A dívida pública na zona euro recuou, no terceiro trimestre de 2022, para os 93,0% do PIB e na União Europeia (UE) para 85,1%, segundo dados divulgados pelo Eurostat esta segunda-feira.

Na zona euro, a dívida pública recuou para os 93,0% do Produto Interno Bruto (PIB) face aos 97,3% registados no terceiro trimestre de 2021 e aos 94,2% entre abril e junho de 2022.

Na UE, o rácio da dívida em relação ao PIB diminuiu na comparação trimestral (86,4%) e homóloga (89,7%).

Portugal manteve, entre julho e setembro de 2022, a terceira maior dívida pública da UE (120,1%), depois da Grécia (178,2%) e Itália (147,3%), enquanto a Estónia (15,8%), a Bulgária (23,1%) e o Luxemburgo (24,6%) apresentaram as menores dívidas no terceiro trimestre de 2022.
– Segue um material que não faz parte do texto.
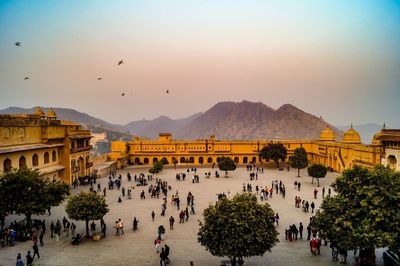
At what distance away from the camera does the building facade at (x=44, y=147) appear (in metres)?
32.5

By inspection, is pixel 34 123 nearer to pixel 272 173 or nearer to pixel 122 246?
pixel 122 246

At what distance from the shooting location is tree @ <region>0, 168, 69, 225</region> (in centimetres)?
2178

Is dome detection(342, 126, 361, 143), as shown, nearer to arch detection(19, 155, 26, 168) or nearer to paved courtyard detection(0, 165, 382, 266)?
paved courtyard detection(0, 165, 382, 266)

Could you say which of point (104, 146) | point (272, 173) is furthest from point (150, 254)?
point (104, 146)

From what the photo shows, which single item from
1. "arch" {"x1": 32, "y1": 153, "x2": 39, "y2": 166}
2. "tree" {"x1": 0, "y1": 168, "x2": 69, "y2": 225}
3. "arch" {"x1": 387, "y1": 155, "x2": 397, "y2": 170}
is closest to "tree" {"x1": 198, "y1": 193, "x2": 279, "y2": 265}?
"tree" {"x1": 0, "y1": 168, "x2": 69, "y2": 225}

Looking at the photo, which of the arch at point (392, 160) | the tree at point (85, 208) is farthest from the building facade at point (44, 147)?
the arch at point (392, 160)

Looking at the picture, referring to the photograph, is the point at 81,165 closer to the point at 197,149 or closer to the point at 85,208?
the point at 197,149

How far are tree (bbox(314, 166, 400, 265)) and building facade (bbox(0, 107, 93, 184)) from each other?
70.4 ft

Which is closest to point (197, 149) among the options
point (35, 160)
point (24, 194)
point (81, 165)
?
point (81, 165)

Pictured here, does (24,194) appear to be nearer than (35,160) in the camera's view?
Yes

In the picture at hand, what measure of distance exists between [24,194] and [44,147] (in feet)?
54.6

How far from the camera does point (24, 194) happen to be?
72.4ft

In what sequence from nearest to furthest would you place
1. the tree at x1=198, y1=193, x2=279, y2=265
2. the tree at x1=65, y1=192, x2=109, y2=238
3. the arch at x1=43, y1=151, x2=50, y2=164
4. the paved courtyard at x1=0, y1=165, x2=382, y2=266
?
the tree at x1=198, y1=193, x2=279, y2=265
the paved courtyard at x1=0, y1=165, x2=382, y2=266
the tree at x1=65, y1=192, x2=109, y2=238
the arch at x1=43, y1=151, x2=50, y2=164

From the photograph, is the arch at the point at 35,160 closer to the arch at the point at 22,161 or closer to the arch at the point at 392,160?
the arch at the point at 22,161
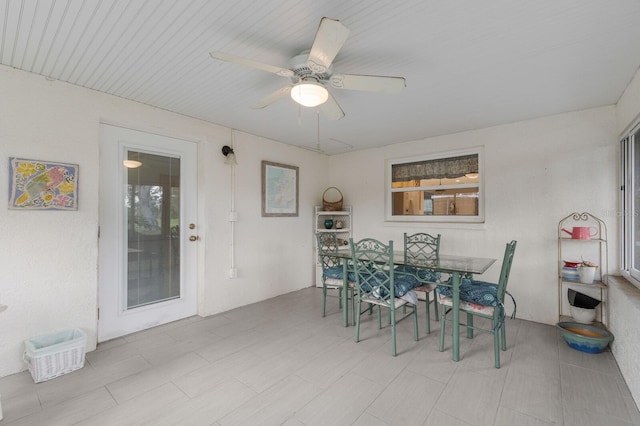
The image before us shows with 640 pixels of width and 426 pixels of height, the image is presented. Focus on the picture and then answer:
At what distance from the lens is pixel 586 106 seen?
287 cm

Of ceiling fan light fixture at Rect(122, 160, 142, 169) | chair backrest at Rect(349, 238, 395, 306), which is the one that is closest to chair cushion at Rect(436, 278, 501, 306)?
chair backrest at Rect(349, 238, 395, 306)

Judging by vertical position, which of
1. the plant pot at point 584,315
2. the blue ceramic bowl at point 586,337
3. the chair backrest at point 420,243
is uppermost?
the chair backrest at point 420,243

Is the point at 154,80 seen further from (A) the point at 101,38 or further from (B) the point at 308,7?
(B) the point at 308,7

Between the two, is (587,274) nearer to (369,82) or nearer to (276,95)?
(369,82)

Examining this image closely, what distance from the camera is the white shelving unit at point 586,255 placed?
9.28ft

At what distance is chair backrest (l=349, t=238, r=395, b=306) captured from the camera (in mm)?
2585

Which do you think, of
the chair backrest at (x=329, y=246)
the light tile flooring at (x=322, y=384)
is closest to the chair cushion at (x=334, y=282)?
the chair backrest at (x=329, y=246)

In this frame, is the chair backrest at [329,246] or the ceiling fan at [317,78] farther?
the chair backrest at [329,246]

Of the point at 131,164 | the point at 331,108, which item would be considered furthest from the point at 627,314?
the point at 131,164

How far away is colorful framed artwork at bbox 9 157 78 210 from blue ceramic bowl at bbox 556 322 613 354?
4418 mm

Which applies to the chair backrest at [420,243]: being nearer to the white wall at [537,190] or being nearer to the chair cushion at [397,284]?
the white wall at [537,190]

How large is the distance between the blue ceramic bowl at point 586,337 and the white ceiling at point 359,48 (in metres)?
2.10

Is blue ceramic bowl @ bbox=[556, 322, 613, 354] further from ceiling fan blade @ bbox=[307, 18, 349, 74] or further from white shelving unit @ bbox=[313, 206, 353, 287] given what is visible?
ceiling fan blade @ bbox=[307, 18, 349, 74]

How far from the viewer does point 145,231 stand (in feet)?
9.98
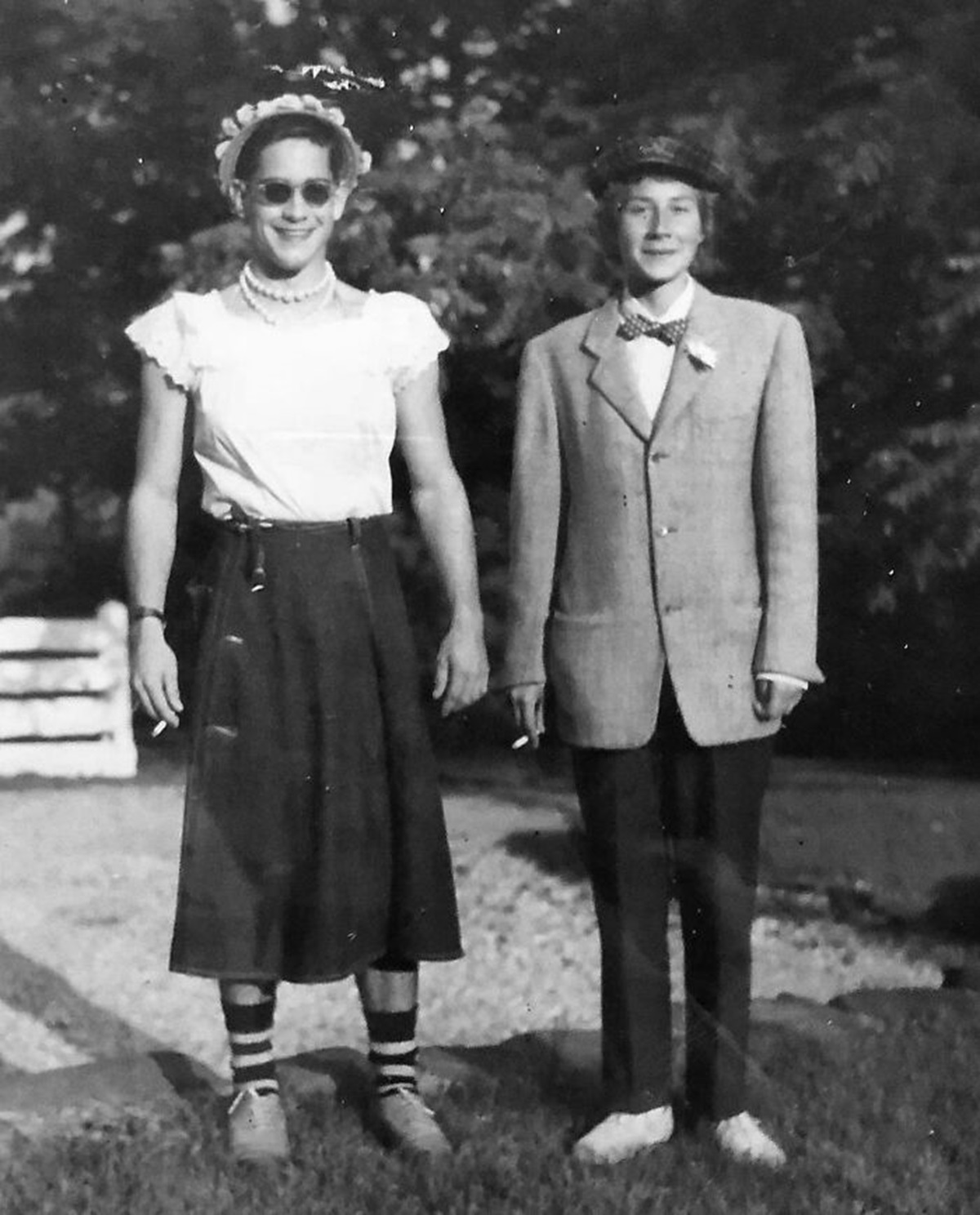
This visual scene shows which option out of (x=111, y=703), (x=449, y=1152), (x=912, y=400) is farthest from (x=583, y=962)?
(x=912, y=400)

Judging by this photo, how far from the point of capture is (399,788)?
3211mm

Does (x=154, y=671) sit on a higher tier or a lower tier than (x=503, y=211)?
lower

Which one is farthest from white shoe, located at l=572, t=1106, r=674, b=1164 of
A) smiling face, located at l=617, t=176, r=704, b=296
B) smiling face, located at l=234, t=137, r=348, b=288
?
smiling face, located at l=234, t=137, r=348, b=288

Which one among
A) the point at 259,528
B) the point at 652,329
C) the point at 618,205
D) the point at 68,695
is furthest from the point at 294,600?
the point at 68,695

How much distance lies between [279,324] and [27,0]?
0.91 meters

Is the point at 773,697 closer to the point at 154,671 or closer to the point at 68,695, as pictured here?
the point at 154,671

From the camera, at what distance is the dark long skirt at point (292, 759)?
10.3 ft

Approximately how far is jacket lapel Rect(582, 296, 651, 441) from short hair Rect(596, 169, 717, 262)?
12cm

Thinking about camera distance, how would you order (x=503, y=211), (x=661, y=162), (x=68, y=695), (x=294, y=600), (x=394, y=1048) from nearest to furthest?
(x=661, y=162) < (x=294, y=600) < (x=394, y=1048) < (x=503, y=211) < (x=68, y=695)

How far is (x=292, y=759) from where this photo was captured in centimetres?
316

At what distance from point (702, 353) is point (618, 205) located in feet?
0.99

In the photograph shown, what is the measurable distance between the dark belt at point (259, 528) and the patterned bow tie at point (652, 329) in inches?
24.8

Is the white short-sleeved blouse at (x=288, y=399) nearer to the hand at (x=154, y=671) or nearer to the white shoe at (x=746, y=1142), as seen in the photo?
the hand at (x=154, y=671)

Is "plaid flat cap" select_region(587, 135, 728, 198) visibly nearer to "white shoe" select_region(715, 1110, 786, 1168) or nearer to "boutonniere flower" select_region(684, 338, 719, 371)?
"boutonniere flower" select_region(684, 338, 719, 371)
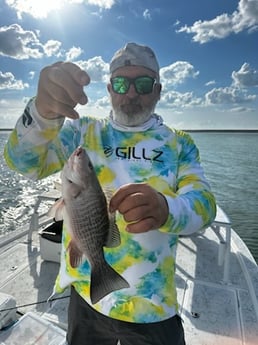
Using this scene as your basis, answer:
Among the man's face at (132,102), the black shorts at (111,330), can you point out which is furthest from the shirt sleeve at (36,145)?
the black shorts at (111,330)

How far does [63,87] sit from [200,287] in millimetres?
3890

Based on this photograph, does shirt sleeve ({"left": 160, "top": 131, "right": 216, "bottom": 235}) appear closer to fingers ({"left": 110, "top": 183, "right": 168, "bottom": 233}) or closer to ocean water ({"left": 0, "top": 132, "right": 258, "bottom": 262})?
fingers ({"left": 110, "top": 183, "right": 168, "bottom": 233})

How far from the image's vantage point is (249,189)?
20.4m

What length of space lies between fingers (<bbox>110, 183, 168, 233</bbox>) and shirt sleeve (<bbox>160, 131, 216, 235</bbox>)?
144 mm

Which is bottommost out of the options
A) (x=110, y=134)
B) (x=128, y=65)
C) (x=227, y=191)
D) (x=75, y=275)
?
(x=227, y=191)

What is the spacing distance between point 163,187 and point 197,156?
0.32 meters

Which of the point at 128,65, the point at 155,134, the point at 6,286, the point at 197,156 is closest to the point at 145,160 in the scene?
the point at 155,134

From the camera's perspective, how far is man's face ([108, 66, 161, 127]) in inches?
74.6

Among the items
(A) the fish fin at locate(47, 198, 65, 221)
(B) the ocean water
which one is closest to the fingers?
(A) the fish fin at locate(47, 198, 65, 221)

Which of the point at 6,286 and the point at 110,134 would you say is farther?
the point at 6,286

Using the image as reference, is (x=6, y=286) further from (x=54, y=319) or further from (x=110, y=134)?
(x=110, y=134)

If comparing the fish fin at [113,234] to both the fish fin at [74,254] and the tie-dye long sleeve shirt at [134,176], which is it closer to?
the fish fin at [74,254]

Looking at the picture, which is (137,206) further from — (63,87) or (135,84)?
(135,84)

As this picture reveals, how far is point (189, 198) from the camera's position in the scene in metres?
1.58
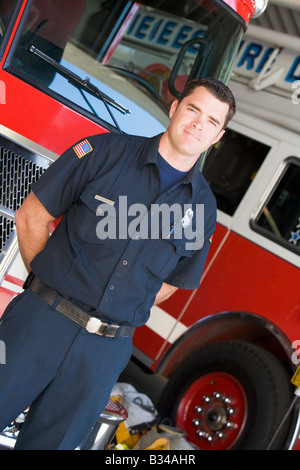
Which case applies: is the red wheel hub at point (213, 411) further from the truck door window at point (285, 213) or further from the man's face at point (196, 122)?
the man's face at point (196, 122)

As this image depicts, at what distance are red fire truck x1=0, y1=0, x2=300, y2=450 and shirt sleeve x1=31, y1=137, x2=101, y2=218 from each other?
1.85 ft

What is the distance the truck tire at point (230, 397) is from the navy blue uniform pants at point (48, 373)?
205 cm

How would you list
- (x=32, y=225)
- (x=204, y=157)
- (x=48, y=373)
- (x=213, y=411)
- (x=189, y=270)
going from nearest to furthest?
(x=48, y=373) → (x=32, y=225) → (x=189, y=270) → (x=204, y=157) → (x=213, y=411)

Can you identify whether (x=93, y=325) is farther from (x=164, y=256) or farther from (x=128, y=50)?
(x=128, y=50)

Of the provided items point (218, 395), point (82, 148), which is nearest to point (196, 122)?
point (82, 148)

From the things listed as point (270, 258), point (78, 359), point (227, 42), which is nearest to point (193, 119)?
point (78, 359)

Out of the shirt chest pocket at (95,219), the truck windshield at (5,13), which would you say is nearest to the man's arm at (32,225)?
the shirt chest pocket at (95,219)

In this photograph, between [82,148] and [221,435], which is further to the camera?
[221,435]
A dívida pública recuou em 23 Estados-membros, com maior incidência na Grécia, onde desceu 5,3 pontos percentuais (pp), Chipre (-3,8 pp), Portugal (-3,3 pp), Itália (-3,0 pp) e na Croácia (-2,8 pp).

A Bulgária (1,9 pp), a República Checa (1,7 pp), França (0,3 pp) e a Suécia (0,2 pp) foram os Estados-membros que viram a dívida pública aumentar, em relação ao PIB.

De acordo com o serviço estatístico da UE, tanto na zona euro como no conjunto dos 27 Estados-membros, o recuo do peso da dívida pública deve-se a um crescimento do PIB.

Zona euro com défice de 3,3% no 3.º trimestre de 2022

A zona euro registou um défice de 3,3% do PIB, no terceiro trimestre de 2022, e a União Europeia (UE) de 3,2%, com Portugal a apresentar o segundo maior excedente das contas públicas (1,2%), divulga o Eurostat.

Na zona euro, segundo o serviço estatístico europeu, entre julho e setembro de 2022, o saldo das administrações públicas foi de -3,3% do Produto Interno Bruto (PIB), valor que se compara com o de -2,0% do trimestre anterior e com o de -4,1% do terceiro trimestre de 2021.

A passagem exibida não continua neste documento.